Material supplied —
• • • •

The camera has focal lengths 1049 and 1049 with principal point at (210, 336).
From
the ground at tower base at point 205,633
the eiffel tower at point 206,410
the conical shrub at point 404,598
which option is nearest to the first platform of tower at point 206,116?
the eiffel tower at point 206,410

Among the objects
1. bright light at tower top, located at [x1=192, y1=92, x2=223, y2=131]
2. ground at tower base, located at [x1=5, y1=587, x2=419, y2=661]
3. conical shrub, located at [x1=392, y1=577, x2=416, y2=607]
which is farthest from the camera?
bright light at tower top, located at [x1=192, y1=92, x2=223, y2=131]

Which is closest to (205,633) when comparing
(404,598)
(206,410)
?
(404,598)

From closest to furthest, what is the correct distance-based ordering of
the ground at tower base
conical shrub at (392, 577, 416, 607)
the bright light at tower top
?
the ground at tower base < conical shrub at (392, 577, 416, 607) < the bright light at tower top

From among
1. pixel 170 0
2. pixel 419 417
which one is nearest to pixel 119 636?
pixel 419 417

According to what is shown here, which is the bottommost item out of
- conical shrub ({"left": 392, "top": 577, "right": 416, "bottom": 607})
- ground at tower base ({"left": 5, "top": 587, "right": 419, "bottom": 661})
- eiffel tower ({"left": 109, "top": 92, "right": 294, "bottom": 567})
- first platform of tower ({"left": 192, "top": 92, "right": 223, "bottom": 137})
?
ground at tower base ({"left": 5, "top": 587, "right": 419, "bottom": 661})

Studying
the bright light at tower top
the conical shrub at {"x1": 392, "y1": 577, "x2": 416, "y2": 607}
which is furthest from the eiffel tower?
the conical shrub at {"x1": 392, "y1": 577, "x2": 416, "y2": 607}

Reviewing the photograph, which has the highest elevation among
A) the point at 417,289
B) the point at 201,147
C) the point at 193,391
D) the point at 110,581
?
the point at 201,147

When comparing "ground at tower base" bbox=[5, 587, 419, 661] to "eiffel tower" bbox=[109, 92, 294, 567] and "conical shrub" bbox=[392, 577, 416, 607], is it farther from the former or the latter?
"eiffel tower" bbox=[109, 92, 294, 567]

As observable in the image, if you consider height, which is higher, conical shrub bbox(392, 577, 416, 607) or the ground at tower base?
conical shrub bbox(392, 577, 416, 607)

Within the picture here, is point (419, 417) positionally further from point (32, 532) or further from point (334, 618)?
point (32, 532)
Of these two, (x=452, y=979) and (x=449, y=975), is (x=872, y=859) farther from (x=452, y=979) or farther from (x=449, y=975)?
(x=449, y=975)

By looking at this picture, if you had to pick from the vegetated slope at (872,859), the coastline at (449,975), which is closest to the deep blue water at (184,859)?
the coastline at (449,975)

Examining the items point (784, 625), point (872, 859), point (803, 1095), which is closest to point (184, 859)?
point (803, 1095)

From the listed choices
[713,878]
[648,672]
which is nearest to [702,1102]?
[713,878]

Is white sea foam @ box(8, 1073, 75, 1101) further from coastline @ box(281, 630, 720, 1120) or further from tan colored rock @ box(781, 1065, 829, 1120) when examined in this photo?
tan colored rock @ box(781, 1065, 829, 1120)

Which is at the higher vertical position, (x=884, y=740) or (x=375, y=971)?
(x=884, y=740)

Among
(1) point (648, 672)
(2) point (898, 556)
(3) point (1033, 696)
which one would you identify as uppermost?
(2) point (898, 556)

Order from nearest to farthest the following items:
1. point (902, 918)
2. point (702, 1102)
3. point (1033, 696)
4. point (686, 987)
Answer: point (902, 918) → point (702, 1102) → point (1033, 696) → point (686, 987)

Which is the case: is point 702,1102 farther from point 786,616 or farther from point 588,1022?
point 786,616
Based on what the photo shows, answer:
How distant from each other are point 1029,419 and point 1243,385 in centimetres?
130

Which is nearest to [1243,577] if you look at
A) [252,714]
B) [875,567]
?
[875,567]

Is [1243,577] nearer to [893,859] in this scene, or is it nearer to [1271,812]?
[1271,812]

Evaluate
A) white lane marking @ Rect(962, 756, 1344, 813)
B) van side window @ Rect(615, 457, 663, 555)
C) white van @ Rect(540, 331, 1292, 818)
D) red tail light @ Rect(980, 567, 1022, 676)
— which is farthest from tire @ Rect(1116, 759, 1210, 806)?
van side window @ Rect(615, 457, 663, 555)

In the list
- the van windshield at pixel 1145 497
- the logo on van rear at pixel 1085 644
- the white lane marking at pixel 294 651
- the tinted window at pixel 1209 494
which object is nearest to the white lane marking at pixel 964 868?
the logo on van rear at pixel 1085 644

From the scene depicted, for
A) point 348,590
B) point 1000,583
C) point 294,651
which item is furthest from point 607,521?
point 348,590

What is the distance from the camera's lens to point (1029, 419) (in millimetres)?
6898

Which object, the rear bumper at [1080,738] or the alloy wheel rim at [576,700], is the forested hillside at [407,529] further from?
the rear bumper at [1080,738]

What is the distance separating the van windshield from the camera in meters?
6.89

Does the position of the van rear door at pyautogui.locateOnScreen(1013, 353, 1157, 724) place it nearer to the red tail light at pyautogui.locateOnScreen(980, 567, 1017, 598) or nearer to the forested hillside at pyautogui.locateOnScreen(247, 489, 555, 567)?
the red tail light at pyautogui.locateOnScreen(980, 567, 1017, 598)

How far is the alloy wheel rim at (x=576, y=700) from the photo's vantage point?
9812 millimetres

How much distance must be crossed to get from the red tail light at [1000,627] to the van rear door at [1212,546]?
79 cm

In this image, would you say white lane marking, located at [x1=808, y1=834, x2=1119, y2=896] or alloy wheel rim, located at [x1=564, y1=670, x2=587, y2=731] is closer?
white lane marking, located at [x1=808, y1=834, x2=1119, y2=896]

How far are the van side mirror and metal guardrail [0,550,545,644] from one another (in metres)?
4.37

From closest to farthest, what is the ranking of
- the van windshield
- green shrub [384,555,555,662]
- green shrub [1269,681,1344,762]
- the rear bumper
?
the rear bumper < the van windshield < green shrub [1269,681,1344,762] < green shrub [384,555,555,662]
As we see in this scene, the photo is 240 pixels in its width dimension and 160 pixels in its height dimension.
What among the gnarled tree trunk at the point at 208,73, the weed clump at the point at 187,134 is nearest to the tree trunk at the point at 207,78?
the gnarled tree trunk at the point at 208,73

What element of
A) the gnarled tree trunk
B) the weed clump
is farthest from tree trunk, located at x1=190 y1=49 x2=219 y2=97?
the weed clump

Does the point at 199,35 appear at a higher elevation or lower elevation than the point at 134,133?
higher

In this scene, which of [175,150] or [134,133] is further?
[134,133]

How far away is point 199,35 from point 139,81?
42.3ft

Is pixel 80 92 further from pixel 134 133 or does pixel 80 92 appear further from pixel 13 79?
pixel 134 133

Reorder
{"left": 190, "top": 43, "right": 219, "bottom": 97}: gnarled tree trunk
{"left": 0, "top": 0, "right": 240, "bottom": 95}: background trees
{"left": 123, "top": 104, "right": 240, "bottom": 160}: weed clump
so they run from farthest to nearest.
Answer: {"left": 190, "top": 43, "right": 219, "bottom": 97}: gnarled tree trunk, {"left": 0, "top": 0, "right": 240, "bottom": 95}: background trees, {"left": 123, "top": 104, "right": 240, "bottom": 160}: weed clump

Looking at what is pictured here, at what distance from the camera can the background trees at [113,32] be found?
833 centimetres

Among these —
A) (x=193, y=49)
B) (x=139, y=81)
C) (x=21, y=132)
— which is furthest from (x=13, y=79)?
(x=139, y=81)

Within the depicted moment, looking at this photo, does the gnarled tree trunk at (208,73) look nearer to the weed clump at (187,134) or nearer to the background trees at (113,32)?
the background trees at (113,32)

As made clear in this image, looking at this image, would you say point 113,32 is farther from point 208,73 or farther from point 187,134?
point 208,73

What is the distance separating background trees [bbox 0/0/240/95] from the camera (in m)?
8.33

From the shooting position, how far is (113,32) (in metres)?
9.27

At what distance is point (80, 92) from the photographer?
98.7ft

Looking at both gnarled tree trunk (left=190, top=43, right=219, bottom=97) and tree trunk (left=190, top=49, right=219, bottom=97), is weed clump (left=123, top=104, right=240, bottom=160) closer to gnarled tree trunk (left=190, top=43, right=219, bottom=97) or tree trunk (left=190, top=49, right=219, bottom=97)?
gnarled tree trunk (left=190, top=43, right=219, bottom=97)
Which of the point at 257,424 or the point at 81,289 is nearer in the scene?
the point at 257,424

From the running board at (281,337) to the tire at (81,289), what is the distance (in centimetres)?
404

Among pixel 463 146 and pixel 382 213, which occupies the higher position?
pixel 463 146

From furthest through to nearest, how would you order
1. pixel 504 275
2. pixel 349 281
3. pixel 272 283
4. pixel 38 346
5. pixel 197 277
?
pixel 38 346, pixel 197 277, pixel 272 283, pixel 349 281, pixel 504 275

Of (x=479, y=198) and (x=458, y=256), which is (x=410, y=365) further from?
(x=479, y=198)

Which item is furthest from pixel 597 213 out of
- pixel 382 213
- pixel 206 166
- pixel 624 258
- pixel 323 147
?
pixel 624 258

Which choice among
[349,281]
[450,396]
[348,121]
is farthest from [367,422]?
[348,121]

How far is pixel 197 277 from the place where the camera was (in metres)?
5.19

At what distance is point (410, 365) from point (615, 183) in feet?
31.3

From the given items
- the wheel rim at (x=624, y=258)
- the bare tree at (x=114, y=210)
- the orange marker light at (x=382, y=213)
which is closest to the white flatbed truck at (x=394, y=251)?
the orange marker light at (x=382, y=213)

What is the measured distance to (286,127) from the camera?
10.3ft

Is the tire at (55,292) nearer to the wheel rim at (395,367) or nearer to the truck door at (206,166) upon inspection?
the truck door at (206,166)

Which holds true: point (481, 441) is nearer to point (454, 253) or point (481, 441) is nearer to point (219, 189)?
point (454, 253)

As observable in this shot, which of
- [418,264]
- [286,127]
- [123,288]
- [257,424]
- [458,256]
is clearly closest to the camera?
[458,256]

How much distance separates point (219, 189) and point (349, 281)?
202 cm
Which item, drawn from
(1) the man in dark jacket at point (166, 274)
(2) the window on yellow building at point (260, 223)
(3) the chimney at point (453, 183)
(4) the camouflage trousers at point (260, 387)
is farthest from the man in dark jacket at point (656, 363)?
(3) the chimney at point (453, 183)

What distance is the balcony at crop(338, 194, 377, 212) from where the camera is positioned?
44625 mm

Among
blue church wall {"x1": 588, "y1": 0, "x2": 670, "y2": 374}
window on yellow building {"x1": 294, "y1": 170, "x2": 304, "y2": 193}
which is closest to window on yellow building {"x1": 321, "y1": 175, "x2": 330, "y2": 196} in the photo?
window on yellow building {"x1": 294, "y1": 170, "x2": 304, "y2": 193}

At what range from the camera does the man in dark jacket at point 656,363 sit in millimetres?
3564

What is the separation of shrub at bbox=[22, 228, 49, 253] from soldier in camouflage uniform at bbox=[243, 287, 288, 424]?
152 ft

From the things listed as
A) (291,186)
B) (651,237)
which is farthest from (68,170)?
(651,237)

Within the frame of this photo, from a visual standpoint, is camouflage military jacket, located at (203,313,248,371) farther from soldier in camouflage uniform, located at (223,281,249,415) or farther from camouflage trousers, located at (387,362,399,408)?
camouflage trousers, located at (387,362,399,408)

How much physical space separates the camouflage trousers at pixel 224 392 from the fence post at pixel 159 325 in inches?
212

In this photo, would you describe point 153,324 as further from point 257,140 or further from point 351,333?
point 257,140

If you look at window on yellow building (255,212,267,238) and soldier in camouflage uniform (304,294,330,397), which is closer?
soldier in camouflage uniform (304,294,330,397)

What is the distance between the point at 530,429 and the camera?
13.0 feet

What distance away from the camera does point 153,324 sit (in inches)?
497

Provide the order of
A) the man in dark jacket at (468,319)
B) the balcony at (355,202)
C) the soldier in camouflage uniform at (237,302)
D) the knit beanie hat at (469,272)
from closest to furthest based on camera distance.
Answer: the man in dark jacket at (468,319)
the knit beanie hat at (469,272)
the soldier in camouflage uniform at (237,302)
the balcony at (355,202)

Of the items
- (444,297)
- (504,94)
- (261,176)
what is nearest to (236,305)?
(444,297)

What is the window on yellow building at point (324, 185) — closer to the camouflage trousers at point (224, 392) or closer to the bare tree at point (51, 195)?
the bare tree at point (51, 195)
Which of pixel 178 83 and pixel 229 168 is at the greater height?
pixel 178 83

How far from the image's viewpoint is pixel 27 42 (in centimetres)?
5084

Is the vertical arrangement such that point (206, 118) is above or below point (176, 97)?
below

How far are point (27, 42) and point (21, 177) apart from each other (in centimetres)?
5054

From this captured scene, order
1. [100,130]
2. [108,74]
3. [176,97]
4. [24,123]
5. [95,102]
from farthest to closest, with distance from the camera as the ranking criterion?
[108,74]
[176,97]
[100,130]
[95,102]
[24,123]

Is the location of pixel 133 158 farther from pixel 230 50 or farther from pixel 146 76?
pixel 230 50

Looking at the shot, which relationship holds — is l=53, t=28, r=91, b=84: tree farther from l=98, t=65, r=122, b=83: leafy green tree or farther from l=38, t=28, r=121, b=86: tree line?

• • • •

The answer consists only of the lines from the one containing "What distance away" to the end of the records, each written out exactly.

Answer to this task —
What distance away from the camera does point 153,324 sit (in inches)?
497

Provide the order of
A) the man in dark jacket at (468,319)
B) the balcony at (355,202)
C) the soldier in camouflage uniform at (237,302)
D) the knit beanie hat at (469,272)
from closest to furthest based on camera distance.
Answer: the man in dark jacket at (468,319)
the knit beanie hat at (469,272)
the soldier in camouflage uniform at (237,302)
the balcony at (355,202)

Of the items
- (444,297)
- (504,94)
- (261,176)
what is nearest to (236,305)?
(444,297)

What is the window on yellow building at point (324, 185) — closer to the camouflage trousers at point (224, 392) or closer to the bare tree at point (51, 195)?
the bare tree at point (51, 195)
Which of pixel 178 83 and pixel 229 168 is at the greater height?
pixel 178 83

How far from the image's viewpoint is pixel 27 42 (in centimetres)?
5084

Is the vertical arrangement such that point (206, 118) is above or below point (176, 97)?
below

How far are point (27, 42) and point (21, 177) apart from each other (in centimetres)?
5054

From this captured scene, order
1. [100,130]
2. [108,74]
3. [176,97]
4. [24,123]
5. [95,102]
from farthest to closest, with distance from the camera as the ranking criterion?
[108,74]
[176,97]
[100,130]
[95,102]
[24,123]

Is the location of pixel 133 158 farther from pixel 230 50 or farther from pixel 146 76?
pixel 230 50

Looking at the shot, which relationship holds — is l=53, t=28, r=91, b=84: tree farther from l=98, t=65, r=122, b=83: leafy green tree or farther from l=38, t=28, r=121, b=86: tree line?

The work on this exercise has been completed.